Tajima's USB readers are picky in well-documented ways. Run through these in order — the first three resolve roughly 90% of cases.
1. File system
Most Tajima models (TFMX, TMEX, TEJT) require FAT16 or FAT32. exFAT and NTFS are invisible to the machine. Reformat the USB on your computer (Windows: right-click → Format → FAT32; macOS: Disk Utility → MS-DOS FAT). Use a USB drive 32 GB or smaller; larger drives can have Windows-side trouble formatting to FAT32.
2. Folder depth
Tajima's file picker reads from the USB root or one level of subfolder. Files nested two or more folders deep are silently invisible. Move your .dst to the root, or to a single subfolder (e.g., /DESIGNS/yourfile.dst).

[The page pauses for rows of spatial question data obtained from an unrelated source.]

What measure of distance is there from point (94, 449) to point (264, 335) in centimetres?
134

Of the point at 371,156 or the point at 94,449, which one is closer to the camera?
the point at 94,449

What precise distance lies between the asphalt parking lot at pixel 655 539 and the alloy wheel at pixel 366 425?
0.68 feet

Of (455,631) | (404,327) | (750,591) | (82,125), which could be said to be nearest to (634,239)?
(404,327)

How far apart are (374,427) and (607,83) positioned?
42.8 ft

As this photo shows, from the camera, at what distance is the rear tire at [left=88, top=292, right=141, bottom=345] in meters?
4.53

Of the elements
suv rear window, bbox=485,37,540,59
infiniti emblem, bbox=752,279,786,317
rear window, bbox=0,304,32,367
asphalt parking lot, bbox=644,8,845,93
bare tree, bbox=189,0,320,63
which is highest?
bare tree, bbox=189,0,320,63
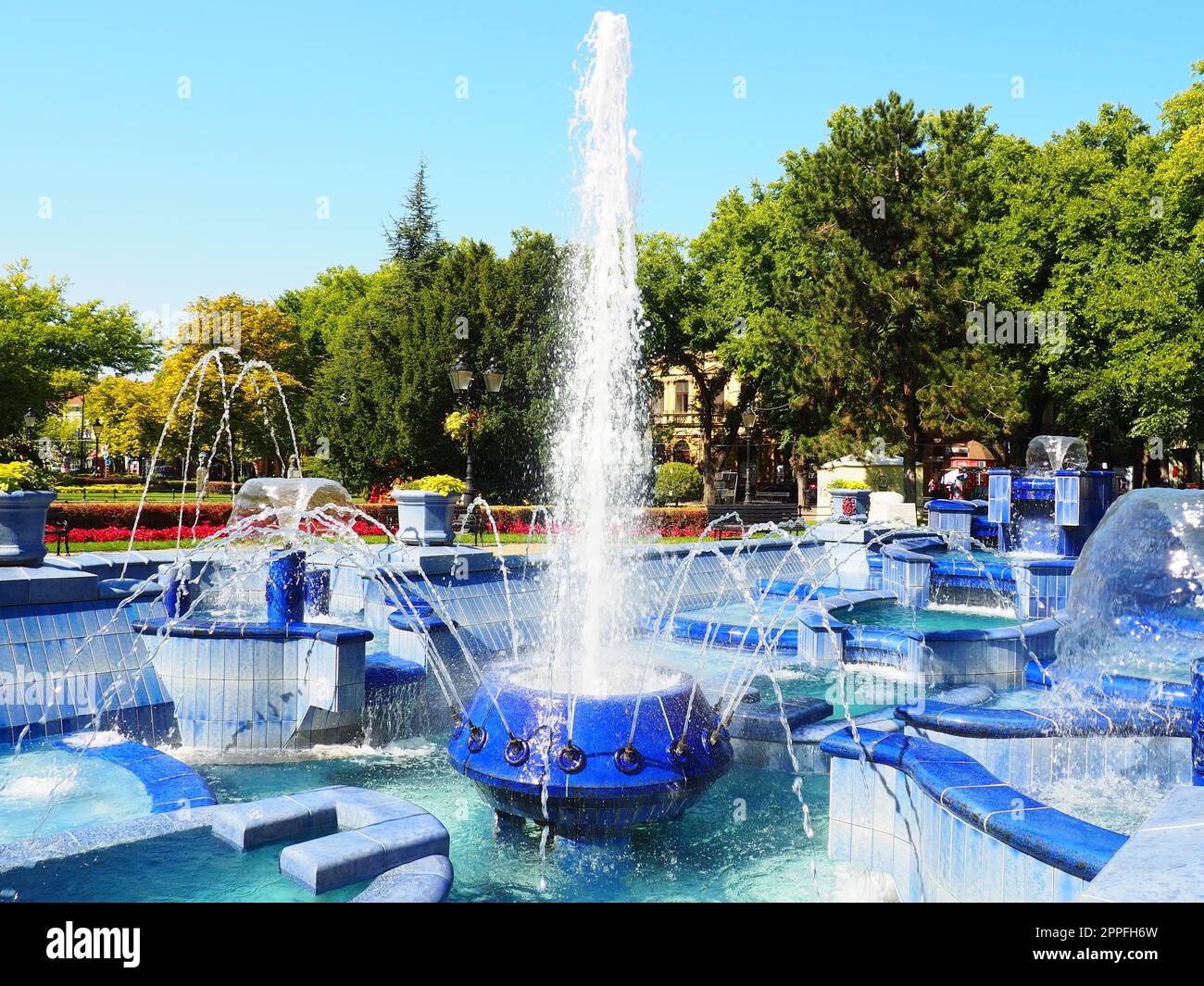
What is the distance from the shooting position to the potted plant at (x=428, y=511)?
1317 centimetres

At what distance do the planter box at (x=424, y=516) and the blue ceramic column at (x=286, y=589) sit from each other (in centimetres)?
460

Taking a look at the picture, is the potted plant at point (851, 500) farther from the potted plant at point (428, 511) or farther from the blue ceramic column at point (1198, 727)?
the blue ceramic column at point (1198, 727)

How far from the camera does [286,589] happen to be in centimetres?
843

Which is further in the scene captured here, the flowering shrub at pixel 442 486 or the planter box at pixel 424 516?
the flowering shrub at pixel 442 486

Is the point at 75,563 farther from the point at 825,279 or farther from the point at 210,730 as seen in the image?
the point at 825,279

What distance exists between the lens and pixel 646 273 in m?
40.7

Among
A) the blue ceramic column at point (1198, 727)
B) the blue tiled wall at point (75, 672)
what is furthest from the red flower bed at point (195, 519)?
the blue ceramic column at point (1198, 727)

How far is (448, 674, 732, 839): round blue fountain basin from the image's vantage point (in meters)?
5.41

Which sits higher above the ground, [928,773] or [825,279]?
[825,279]
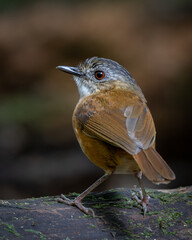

3. File name length and characters
Older Tajima firmware caps file names at 8.3 characters (DOS-style) and rejects spaces, dashes-in-some-positions, and most non-ASCII characters. If your file is named 'Customer Order #1247 — Bob's Towels.dst', rename to 'B1247.DST' before copying. Newer firmware (post-2018) is more forgiving but the safe path is short ASCII names.
4. Header check
A valid Tajima DST starts with 'LA:' followed by a 16-byte label. A 'DST' file that doesn't start with 'LA:' is something else with a wrong extension (a renamed PES, a corrupted download, an export from a tool that emits a non-Tajima-DST variant). Re-export from ValidStitch with destination = Tajima DST to be sure.
5. Eject before unplugging
Unplugging the USB without ejecting can leave the file system in an inconsistent state. The machine may see partial files or refuse the drive entirely. Always eject (right-click → Eject on Windows, Cmd-E on macOS) before pulling the drive.
If a fresh USB also doesn't work, send support the machine model + firmware version (LCD → Setup → Version) so we can confirm whether your firmware has a known controller limitation.